Yeah, there will be no case where a user has to create his/her own password. Furthermore, the users own account number and password will be automatically entered into the banks login system when they enter, so there is no need for the owner of an account to remember their own login details.

I knew there had to be an issue in there somewhere, so I'm glad I gave the small examples of code. Appreciate the feedback Kaiochao, I'll make sure to address that issue.
When people first think of banking their instinct seems to be first create a Bank object. In reality (at least to me) it makes much more sense to define bank information within the player.

Here's what I mean.

# Case 1 #

You have 5000 player save files. When you start your server you create a Bank object with a list of accounts. That list will be at least 5000 accounts long.

# Case 2 #

You have 5000 player save files. When a player logs-in an account object is created and stored as a Player variable. Any deposits they make go into Player.Deposit(money). There is no bank object. Only an illusion.

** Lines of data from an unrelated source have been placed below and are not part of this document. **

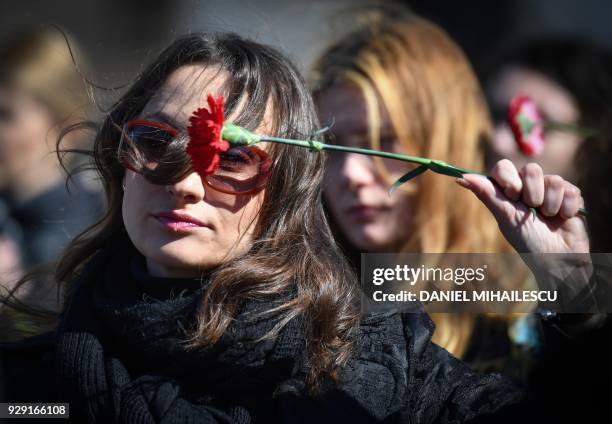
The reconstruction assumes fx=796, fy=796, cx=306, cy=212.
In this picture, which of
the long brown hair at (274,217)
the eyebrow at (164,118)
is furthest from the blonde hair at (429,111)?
the eyebrow at (164,118)

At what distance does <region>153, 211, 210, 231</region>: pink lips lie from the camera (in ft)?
5.37

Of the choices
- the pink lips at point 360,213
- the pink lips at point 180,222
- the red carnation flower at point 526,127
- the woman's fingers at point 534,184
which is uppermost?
the red carnation flower at point 526,127

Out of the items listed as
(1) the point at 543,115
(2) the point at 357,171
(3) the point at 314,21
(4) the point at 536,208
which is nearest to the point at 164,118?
(4) the point at 536,208

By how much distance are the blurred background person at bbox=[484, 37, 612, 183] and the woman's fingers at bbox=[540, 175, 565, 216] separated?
1090 mm

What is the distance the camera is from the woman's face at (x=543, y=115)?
2764 mm

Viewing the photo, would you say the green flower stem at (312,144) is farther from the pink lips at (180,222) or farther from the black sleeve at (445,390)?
the black sleeve at (445,390)

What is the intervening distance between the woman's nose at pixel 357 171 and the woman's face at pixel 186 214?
0.78 m

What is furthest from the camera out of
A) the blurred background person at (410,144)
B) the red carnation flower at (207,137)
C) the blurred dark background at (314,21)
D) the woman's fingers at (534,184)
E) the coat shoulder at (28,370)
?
the blurred background person at (410,144)

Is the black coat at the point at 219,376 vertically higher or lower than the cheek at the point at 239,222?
lower

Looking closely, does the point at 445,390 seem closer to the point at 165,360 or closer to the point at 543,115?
the point at 165,360

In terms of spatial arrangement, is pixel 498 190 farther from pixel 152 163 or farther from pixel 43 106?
pixel 43 106

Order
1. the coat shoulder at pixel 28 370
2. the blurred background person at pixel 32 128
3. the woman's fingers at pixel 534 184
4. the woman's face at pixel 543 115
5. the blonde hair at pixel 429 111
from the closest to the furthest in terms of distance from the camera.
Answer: the woman's fingers at pixel 534 184, the coat shoulder at pixel 28 370, the blonde hair at pixel 429 111, the woman's face at pixel 543 115, the blurred background person at pixel 32 128

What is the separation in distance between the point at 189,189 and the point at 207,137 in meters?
0.15

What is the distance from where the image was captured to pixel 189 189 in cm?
162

When 50 people are on your server there are 50 account objects and 4950 accounts saved in player save files.
In response to Zecronious
For case 1, in my circumstances I wouldn't do it like this. The reason being is that there will be 5 different banks, and I wouldn't want to create massive lists of account numbers and passwords.

Case 2 wouldn't really work for me either as the accounts need to be accessible regardless of wether the account owner is logged in or not.

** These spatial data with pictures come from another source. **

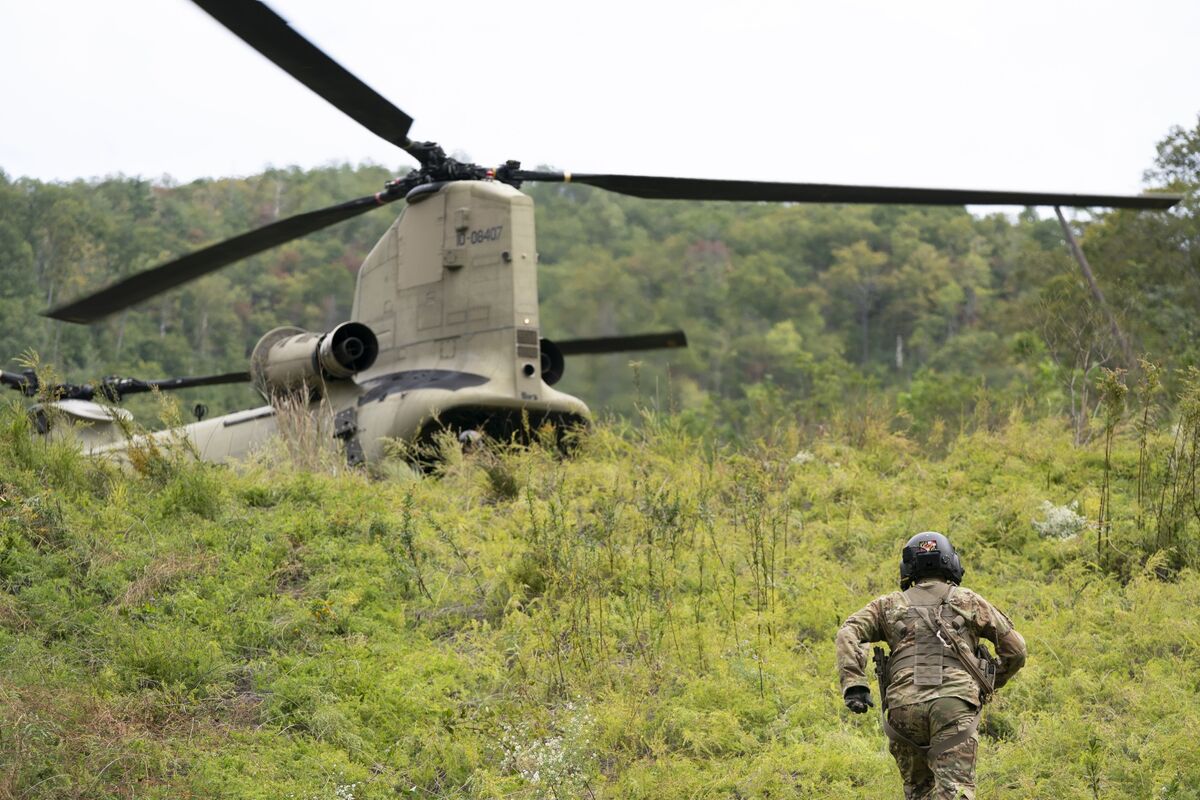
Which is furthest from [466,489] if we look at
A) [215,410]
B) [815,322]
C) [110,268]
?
[815,322]

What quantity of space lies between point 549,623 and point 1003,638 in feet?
10.8

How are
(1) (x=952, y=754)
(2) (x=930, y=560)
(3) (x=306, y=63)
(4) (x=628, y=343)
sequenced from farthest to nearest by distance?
1. (4) (x=628, y=343)
2. (3) (x=306, y=63)
3. (2) (x=930, y=560)
4. (1) (x=952, y=754)

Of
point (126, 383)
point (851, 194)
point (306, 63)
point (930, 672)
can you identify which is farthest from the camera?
point (126, 383)

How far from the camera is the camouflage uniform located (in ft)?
15.8

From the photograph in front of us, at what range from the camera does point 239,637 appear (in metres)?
7.23

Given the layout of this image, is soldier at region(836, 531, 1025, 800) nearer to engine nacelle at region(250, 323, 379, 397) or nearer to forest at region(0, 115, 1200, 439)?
engine nacelle at region(250, 323, 379, 397)

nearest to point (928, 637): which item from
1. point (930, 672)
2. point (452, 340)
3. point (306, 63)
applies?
point (930, 672)

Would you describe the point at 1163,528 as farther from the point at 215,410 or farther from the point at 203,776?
the point at 215,410

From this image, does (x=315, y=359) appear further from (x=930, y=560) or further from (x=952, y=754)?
(x=952, y=754)

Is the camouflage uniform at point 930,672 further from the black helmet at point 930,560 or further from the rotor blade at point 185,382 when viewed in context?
the rotor blade at point 185,382

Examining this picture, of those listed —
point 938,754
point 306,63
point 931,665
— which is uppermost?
point 306,63

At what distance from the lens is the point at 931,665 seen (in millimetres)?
5012

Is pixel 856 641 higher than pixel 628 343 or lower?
lower

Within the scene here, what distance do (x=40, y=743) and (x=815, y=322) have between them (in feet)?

The way I intended was to create the savefile when the account is created, and load it only when the account number is accessed. That being said, I'm not sure what sort of performance issues or likely bugs this could cause.
In response to Danny Roe
Why does the account need to be accessible when the player is offline?

For example player A is offline and player B online. B sends a $50 deposit to player A. The server recognizes the player is offline and saves to 'playerA deposits.sav'. When player A logs in all deposits in 'playerA deposits.sav' are added to his account.
In response to Zecronious
Danny Roe wrote:
If the user is careless, someone else can log into their account and steal their money.

Danny Roe wrote:
Yes indeed, theft is a mechanic of the game.

In response to Danny Roe
Any thefts can be credited to the player's save file.
In response to Zecronious
Personally, I'd do it much simpler and just have the bank accounts as a separate sav file that just holds a vector of all of the player's bank objects and their respective account info. That way there's no caching or waiting to deposit, it just goes into the bank straight away because it's not explicitly connected to the player.
This would be a good spot to use SQLite, no?
In response to Nadrew
Most people on BYOND don't know how to use the savefiles let alone how to use SQL. I don't usually mention it but yes anywhere you're saving large amounts of data you should probably be using a DBMS.
In response to Kats
You could possibly do that but imagine how large that file is going to be as you go from hundreds of players to thousands.

You could possibly have so many conflicts of people who all want to write to the bank file at the same time and the file is getting so large that each time someone writes, it now takes longer for the next person to write and so it continues.

That suggestion works but it's not very scalable . If each player manages their own banks that's a lot more scalable because you can write in parallel to multiple accounts.

Also, writing to a file is the time expensive write you can possibly do on a computer. SSDs make it better but it's still not very fast. Best to handle as much in-game in main memory and only leave off-line account transactions for save files.